### TASK REQUIREMENTS
Copy out the items exactly as they appear, from the line holding "Examining this captured" through the end of the items, inclusive.

++++ PROVIDED ENTRIES ++++

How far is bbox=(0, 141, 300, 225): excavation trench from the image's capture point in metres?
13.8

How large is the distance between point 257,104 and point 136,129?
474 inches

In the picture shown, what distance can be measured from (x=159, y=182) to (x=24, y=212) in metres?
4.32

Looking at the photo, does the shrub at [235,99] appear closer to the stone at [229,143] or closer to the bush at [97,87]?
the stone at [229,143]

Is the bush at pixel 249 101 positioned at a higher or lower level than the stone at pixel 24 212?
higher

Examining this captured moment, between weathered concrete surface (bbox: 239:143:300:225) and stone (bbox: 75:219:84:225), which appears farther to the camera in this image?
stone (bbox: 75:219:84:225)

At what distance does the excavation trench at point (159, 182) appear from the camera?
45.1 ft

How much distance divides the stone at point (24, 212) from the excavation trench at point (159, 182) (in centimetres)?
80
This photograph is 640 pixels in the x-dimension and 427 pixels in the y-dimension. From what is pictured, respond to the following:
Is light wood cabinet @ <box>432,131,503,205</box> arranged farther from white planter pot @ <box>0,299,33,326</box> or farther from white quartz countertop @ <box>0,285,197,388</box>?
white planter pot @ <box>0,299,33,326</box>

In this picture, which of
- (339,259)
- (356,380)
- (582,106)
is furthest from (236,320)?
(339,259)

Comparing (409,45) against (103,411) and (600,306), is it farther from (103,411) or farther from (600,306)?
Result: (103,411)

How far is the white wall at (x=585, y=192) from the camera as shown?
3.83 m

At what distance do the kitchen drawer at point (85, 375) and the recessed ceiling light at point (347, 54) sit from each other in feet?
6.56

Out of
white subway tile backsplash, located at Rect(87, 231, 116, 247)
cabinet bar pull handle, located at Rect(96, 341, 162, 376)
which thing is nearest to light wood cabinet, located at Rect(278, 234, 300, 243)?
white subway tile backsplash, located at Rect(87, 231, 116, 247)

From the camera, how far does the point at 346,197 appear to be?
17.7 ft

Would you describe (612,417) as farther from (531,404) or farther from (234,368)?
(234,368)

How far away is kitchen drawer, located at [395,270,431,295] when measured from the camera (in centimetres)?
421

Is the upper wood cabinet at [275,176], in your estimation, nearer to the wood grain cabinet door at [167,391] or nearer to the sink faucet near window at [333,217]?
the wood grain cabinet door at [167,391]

++++

### EXERCISE ANSWER
Examining this captured moment, between weathered concrete surface (bbox: 239:143:300:225) and stone (bbox: 75:219:84:225), which appears farther to the camera in this image?
stone (bbox: 75:219:84:225)

At what distance does the excavation trench at point (159, 182) appear from the camera?
45.1 ft

How much distance divides the stone at point (24, 212) from the excavation trench at point (159, 182) (in centimetres)?
80
This photograph is 640 pixels in the x-dimension and 427 pixels in the y-dimension. From what is pictured, respond to the following:
Is light wood cabinet @ <box>432,131,503,205</box> arranged farther from white planter pot @ <box>0,299,33,326</box> or farther from white quartz countertop @ <box>0,285,197,388</box>?
white planter pot @ <box>0,299,33,326</box>

In this picture, which of
- (339,259)
- (356,380)
- (582,106)
is furthest from (236,320)?
(339,259)

Comparing (409,45) against (103,411) and (600,306), is it farther from (103,411) or farther from (600,306)?
Result: (103,411)

How far is the white wall at (x=585, y=192) from the camera as shown?
3.83 m

At what distance do the kitchen drawer at point (85, 375) and the recessed ceiling light at point (347, 54) sit from each other in feet?
6.56

Out of
white subway tile backsplash, located at Rect(87, 231, 116, 247)
cabinet bar pull handle, located at Rect(96, 341, 162, 376)
which thing is nearest to light wood cabinet, located at Rect(278, 234, 300, 243)?
white subway tile backsplash, located at Rect(87, 231, 116, 247)

From the camera, how far does the point at 346,197 appear to be?
17.7 ft

Would you describe (612,417) as farther from (531,404) or farther from (234,368)?
(234,368)

How far away is kitchen drawer, located at [395,270,431,295] when measured from the camera (in centimetres)?
421

Is the upper wood cabinet at [275,176], in your estimation, nearer to the wood grain cabinet door at [167,391] or nearer to the sink faucet near window at [333,217]?
the wood grain cabinet door at [167,391]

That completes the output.